カント、シェリング、ヘーゲルらのドイツ観念論の伝統を基底に、ラカンの精神分析のみならず、脳科学、量子力学を駆使して光彩陸離たる議論を展開するとともに、“死せる”マルクス・レーニン主義/弁証法的唯物論の復活をもくろむ思想的死闘を凝縮した世界的思想家の代表作。

【訳者による『パララックス・ヴュー』を読むための必読参考文献10冊】
★カント『実践理性批判』
〈義務〉・〈法〉論や〈自由〉論は、『パララックス』世界の底流となるテーマ。そこに登場する最重要人物の一人は、もちろんカント。本書を理解すれば、『パララックス』の真髄に一歩ちかづくことになる。
★「父の気がかり」(『カフカ短篇集』)
 ラメラ・身体なき器官・〈生命‐ 実体〉の残余、これらの重要なジジェク的概念について、具体的なイメージを手に入れようとするなら、この小編の主人公である〈オドラデク〉にまさるものはない。
★ジョルジョ・アガンベン『アウシュヴィッツの残りのもの』
 現代倫理の最重要テーマ、〈他者〉。ジジェクは、〈他者〉の最も純粋で根源的なかたちをアウシュヴィッツの〈ムーゼルマン〉のうちに見る。同じ著者による『ホモ・サケル』とともに、ジジェク的倫理の世界を理解するうえで必読の書。
G・W・F・ヘーゲル『精神現象学』
 筋金入りの“ヘーゲリアン”ジジェクは、『パララックス』のうちでも多くのヘーゲルの文献に言及しているが、そのうちから一冊あげるなら本書。一読すれば、ジジェクがどれほど多くをヘーゲルに負っているかがわかる。

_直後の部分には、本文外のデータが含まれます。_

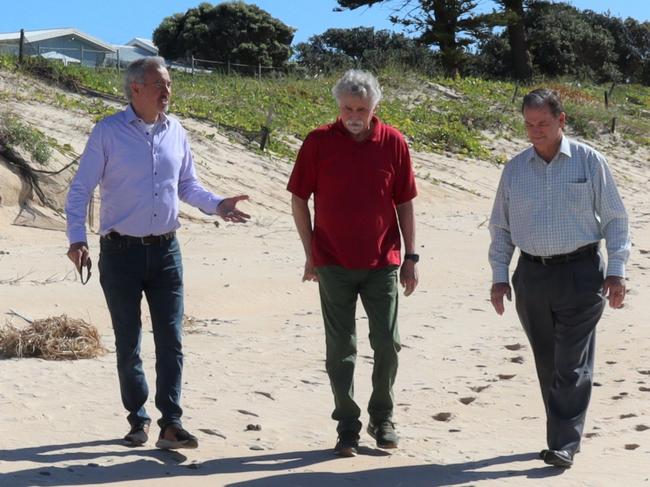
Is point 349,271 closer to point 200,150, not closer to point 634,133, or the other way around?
point 200,150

★柄谷行人『トランスクリティーク――カントとマルクス』
 ジジェクが『ニュー・レフト・レヴュー』に本書の書評を執筆したことはよく知られている。『パララックス』のひきがねを引いた書。ジジェクの立場の独自性を一層よく理解するうえでも本書との対照は不可欠。
★デカルト『方法序説』
 時流におもねることを嫌悪するジジェクは、現代思想を席巻する「反デカルト」も断固拒否する。〈主体〉の積極的評価にとどまらないジジェクの“デカルト主義”の原点は、本書のうちにある。
★カール・マルクス『資本論 第一巻』
 ジジェクは、商品フェティシズム論をはじめとして、何度もこの書をひきあいにだす。『パララックス』を読むための最重要テキストのひとつ。マルクスの議論の理解が、ジジェクの論理の展開の理解に直結する。
★アントニオ・ダマシオ『無意識の脳 自己意識の脳』
 脳科学・認知科学との対決は、『パララックス』の最大の見どころ。本書が展開する精緻な〈自己〉論は、それ自体、読みごたえ十分。ジジェクの〈主体〉論は、これにどう挑むか?
★ダニエル・デネット『自由は進化する』
 認知主義の雄デネットの主著は、きわめて刺激的な内容にみちている。そこで展開されるデカルト的コギトの徹底批判は、むろんジジェクを挑発せずにはおかない。『パララックス』で展開される本書との全面対決は圧巻。
★ヘンリー・ジェイムズ『黄金の盃』
本書では、近親姦、不倫、そして、〈知っていること〉、〈知っていること〉を知っていること、といったジジェク的テーマがそのまま小説化されている。本書を読むことは、そのまま、ジジェク的世界にわけいることである。